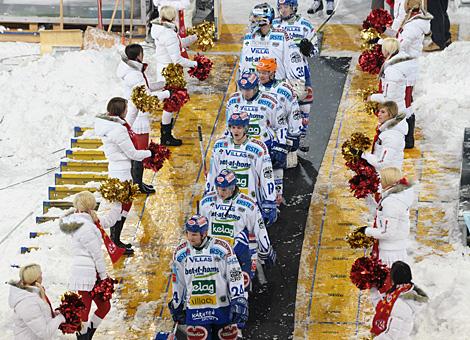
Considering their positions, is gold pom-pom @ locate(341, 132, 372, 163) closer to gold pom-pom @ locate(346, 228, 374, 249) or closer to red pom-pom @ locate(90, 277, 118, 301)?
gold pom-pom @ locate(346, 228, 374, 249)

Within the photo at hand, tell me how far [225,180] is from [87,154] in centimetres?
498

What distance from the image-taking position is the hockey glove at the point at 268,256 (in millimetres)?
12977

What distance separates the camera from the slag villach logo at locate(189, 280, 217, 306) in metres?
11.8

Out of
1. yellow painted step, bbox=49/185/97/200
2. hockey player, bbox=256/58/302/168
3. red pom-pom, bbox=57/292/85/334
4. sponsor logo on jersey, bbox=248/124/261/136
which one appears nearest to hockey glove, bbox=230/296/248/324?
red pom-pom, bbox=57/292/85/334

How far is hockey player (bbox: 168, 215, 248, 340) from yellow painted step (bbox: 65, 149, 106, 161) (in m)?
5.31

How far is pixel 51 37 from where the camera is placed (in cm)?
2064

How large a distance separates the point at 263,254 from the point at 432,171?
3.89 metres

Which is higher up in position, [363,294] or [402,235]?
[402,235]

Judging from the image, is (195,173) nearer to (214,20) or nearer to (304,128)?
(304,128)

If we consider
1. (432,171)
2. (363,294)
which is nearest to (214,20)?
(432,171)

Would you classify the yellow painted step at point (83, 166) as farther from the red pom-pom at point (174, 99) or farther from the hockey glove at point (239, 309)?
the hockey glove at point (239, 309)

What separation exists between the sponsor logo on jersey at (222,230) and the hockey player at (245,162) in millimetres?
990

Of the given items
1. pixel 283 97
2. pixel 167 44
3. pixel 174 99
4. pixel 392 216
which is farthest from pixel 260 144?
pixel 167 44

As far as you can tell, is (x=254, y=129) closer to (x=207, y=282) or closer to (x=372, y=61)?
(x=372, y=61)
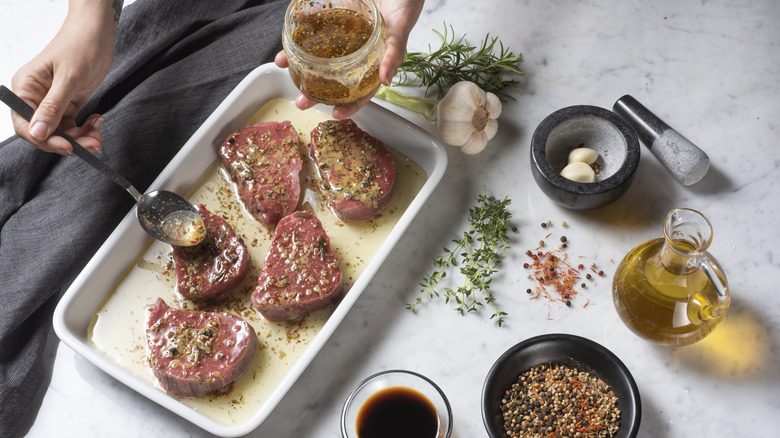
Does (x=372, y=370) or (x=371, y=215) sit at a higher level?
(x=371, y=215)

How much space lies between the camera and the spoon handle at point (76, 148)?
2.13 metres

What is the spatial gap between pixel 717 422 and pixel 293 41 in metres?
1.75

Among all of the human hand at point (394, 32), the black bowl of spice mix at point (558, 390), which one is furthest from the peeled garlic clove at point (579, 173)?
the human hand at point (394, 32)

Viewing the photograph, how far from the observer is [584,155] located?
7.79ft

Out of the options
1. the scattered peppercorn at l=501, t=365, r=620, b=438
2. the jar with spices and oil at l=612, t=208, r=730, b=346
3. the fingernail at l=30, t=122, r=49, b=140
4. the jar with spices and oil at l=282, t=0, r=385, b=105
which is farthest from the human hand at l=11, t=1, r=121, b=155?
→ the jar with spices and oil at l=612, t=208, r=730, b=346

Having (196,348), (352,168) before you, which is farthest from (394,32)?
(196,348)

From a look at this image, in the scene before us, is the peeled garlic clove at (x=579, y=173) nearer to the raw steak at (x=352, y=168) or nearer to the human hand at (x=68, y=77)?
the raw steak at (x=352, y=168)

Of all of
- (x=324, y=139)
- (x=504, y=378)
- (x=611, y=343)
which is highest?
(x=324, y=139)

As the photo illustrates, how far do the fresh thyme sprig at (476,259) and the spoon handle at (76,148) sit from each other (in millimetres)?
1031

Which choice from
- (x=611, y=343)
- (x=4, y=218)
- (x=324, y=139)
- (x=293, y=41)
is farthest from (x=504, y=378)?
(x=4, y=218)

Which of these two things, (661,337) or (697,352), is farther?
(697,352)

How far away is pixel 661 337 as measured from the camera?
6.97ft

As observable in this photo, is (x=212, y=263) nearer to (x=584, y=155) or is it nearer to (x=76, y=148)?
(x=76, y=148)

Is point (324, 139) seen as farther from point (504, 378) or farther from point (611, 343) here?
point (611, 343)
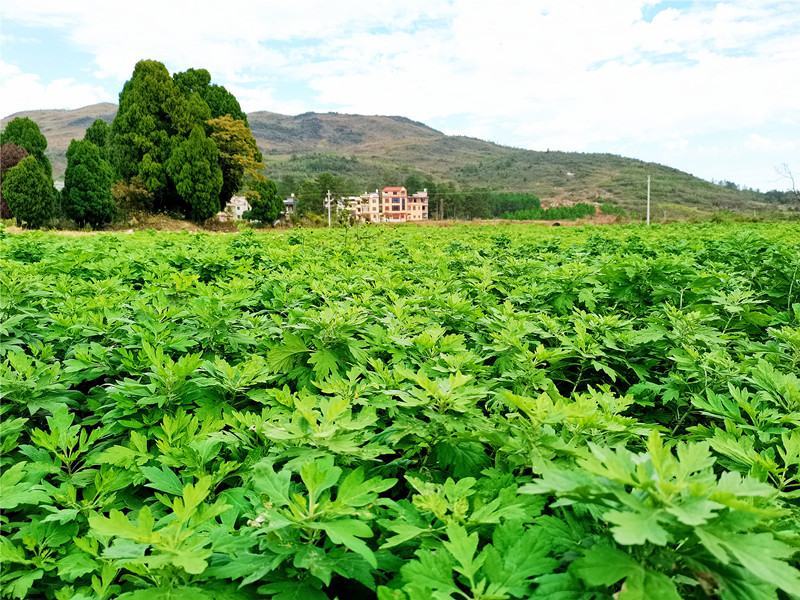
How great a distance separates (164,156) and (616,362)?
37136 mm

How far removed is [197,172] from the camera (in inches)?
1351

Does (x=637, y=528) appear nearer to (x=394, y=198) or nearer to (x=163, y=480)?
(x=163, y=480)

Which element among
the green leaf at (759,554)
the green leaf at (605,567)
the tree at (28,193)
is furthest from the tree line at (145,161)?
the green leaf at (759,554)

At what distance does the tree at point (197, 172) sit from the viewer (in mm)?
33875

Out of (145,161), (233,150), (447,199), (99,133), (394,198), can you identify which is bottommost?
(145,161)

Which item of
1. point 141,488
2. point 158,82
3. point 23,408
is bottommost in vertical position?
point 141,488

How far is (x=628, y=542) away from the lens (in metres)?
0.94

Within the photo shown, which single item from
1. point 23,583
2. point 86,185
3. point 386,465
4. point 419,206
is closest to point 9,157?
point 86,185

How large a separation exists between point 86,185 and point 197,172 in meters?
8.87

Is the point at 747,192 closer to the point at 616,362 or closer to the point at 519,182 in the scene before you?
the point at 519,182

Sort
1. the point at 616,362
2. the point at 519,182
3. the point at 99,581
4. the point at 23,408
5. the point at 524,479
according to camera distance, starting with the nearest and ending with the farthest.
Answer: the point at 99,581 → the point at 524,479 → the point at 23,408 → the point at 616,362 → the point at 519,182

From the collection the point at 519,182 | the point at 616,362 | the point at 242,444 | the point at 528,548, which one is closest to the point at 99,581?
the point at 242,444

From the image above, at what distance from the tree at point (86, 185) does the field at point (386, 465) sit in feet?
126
· · · ·
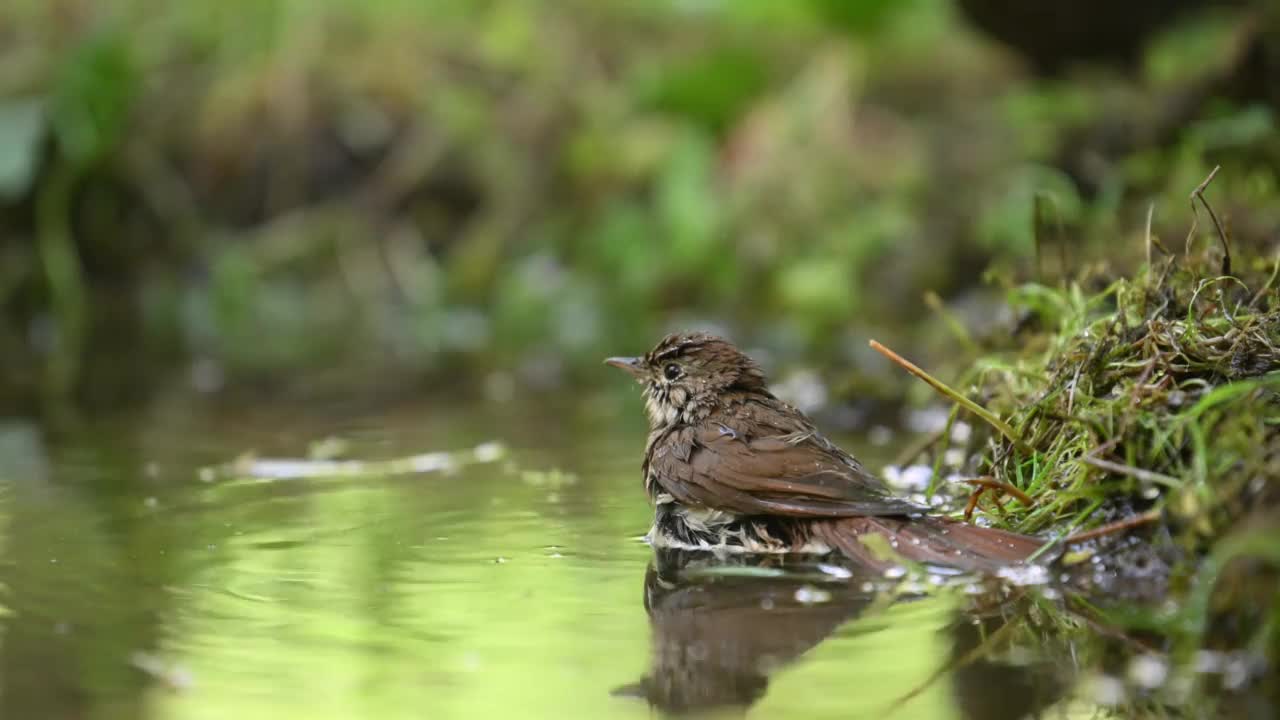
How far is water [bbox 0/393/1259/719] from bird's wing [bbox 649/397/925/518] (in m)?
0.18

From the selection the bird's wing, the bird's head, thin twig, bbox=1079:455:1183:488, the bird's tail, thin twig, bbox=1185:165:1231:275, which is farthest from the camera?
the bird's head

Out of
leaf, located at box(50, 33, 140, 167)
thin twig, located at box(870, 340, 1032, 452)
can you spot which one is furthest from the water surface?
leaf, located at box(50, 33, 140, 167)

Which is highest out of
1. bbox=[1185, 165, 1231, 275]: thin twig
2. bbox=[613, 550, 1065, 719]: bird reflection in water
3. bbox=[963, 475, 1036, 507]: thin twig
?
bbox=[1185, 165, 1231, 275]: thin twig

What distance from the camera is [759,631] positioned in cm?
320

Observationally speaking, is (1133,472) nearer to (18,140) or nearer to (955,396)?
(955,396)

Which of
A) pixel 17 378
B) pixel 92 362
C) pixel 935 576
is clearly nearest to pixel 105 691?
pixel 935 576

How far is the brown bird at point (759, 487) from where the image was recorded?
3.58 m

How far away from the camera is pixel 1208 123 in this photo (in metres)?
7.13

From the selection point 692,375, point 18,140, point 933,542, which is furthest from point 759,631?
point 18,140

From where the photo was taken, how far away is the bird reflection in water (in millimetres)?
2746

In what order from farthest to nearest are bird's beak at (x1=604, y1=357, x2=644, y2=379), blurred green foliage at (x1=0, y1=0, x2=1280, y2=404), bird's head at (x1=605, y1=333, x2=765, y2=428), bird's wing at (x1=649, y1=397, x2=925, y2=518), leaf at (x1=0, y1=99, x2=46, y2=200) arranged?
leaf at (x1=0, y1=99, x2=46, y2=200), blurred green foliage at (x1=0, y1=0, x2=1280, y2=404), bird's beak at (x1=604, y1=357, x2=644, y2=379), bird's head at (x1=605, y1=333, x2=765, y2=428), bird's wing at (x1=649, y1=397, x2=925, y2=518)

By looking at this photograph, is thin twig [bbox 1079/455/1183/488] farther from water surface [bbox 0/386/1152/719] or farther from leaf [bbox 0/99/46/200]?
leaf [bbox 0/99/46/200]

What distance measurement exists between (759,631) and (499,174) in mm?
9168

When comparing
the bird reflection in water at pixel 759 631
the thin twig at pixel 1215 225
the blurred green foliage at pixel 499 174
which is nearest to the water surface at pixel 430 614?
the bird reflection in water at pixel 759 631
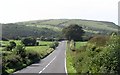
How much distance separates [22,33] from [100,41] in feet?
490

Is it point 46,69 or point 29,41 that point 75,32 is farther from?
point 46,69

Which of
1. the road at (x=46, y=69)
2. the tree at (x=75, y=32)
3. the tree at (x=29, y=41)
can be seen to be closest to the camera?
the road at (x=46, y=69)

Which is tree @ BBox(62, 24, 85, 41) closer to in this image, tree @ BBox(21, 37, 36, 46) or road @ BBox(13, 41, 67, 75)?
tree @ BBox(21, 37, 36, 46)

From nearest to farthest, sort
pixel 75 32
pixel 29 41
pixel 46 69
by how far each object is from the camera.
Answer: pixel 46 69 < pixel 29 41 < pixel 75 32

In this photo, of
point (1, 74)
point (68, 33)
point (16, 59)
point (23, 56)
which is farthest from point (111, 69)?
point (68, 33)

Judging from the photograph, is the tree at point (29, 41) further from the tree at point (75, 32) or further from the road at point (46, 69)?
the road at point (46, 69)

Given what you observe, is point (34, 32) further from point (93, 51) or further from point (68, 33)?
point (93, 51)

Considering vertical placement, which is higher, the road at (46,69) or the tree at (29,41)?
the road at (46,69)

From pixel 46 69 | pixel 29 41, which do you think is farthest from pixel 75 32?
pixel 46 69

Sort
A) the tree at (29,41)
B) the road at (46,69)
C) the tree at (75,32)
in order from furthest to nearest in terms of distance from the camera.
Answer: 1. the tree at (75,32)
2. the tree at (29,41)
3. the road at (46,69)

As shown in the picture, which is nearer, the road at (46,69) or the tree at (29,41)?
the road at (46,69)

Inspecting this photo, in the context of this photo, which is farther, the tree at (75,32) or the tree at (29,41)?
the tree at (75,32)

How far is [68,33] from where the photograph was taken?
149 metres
· · · ·
**Brief**
Please pick out every line of the records above that contains the word "exists" and copy each one. Case counts.

**Exercise result**
What separation exists between the sponsor logo on jersey at (222,230) and the hockey player at (245,162) in millimetres?
How large a separation exists between point 86,185 and point 197,172 in meters?
What distance measurement exists between (759,631) and (499,174) in mm?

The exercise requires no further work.